THE AUTHOR AND HIS TIMES (cont.)

 

In 1888 Conrad received his first command, as captain of the Otago, a small ship sailing out of Bangkok. It was grueling journey: three weeks to Singapore owing to lack of wind, and the whole crew riddled with fever; from there to Melbourne, Australia, where he decided to resign the command and return to England. The maddening calms of the voyage, and his uncomfortable position as a stranger on his first command, provided the inspiration 21 years later for the outlines of "The Secret Sharer."

Back in England, Captain Korzeniowski (as he was still known) wasn't able to find another command, and so through the influence of relatives in Brussels he secured an appointment as captain of a steamship on the Congo River: At the age of 9, he had put his finger on the blank space in the middle of a map of Africa and boasted, "when I grow up I shall go there"; at 32, he was fulfilling a lifelong dream. But the dream quickly turned into a nightmare. "Everything is repellent to me here," he wrote from the Congo, "Men and things, but especially men." The "scramble for loot" disgusted him; the maltreatment of the black Africans sickened him; and as if that weren't enough, he suffered from fever and dysentery that left his health broken for the rest of his life. Though his experiences in Africa were to form the basis of his most famous tale, Heart of Darkness, he returned to England traumatized. His outlook, already gloomy, became even blacker.

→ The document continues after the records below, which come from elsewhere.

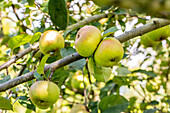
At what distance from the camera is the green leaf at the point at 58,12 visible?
37.8 inches

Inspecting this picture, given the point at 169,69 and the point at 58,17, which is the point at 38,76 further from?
the point at 169,69

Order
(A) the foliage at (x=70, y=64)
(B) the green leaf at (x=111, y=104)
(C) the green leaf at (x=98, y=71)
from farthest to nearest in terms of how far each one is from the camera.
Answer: (B) the green leaf at (x=111, y=104), (A) the foliage at (x=70, y=64), (C) the green leaf at (x=98, y=71)

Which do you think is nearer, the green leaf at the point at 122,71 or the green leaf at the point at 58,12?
the green leaf at the point at 58,12

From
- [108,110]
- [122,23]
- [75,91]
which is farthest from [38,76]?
[75,91]

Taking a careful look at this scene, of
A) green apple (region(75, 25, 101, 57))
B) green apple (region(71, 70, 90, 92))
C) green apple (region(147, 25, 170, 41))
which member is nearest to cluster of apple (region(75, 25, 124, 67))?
green apple (region(75, 25, 101, 57))

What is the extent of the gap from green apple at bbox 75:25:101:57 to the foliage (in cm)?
5

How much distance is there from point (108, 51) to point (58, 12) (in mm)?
444

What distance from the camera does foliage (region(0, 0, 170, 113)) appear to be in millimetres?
1042

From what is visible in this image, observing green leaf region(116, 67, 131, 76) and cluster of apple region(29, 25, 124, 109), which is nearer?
cluster of apple region(29, 25, 124, 109)

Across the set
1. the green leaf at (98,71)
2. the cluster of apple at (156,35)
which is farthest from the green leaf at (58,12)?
the cluster of apple at (156,35)

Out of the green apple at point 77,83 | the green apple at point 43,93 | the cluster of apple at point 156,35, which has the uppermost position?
the cluster of apple at point 156,35

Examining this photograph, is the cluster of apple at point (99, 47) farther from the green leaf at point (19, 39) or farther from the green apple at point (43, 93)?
the green leaf at point (19, 39)

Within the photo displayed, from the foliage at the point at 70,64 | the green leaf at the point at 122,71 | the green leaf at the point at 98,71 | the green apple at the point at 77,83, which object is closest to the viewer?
the green leaf at the point at 98,71

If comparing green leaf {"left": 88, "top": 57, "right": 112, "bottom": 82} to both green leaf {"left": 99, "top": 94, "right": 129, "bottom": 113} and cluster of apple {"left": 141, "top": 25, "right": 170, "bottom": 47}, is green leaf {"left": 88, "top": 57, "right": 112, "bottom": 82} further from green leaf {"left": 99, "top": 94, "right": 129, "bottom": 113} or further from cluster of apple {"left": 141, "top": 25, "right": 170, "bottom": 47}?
cluster of apple {"left": 141, "top": 25, "right": 170, "bottom": 47}
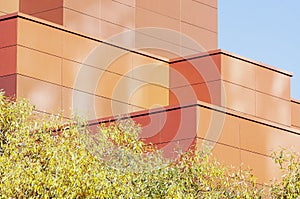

Though Captain Korzeniowski didn't know it, his sea career was drawing to a close. In 1889 he had started a novel based on his experiences in the East. He worked on it in Africa and on his return, and in 1895 it was published as Almayer's Folly by Joseph Conrad. (Years of hearing the British garble "Korzeniowski" convinced him to put something they could pronounce on the title page.) It was, like most of his books over the next two decades, a critical but not a popular success. Writing was an agony for Conrad: he was painfully slow at it, though the necessity of getting paid made him work faster than he liked. As a result of hurry, he never felt satisfied with the finished product. (Of the masterful Heart of Darkness he wrote at the time, "it is terribly bad in places and falls short of my intention as a whole.") Marriage and the birth of two sons made his financial strain even more desperate. Periods of intense productivity (such as the mere two months in which he completed Heart of Darkness) alternated with periods of despair in which nothing got written, as well as with his recurrent bouts of nervous exhaustion and gout. A description Conrad gave of his father could have described himself: "A man of great sensibilities; of exalted and dreamy temperament; with a terrible gift of irony and of gloomy disposition."

Although Conrad's income from writing remained small, his reputation steadily grew. He could count among his friends and admirers such famous names as Ford Madox Ford, Stephen Crane, H. G. Wells, Bertrand Russell, and his idol, Henry James. Financial security eventually came: in 1910 he was awarded a small pension; an American collector began purchasing his manuscripts; and his novel Chance, serialized in 1912 and published in book form two years later on both sides of the Atlantic, became his first bestseller.

Conrad died in 1924 at the age of 66. He had attained international renown, but even then he was popularly regarded mainly as a teller of colorful adventures and sea stories. But his experiments in style and technique exerted a major influence on the development of the modern novel. Since his death, the profundity- and darkness- of his vision have become widely recognized.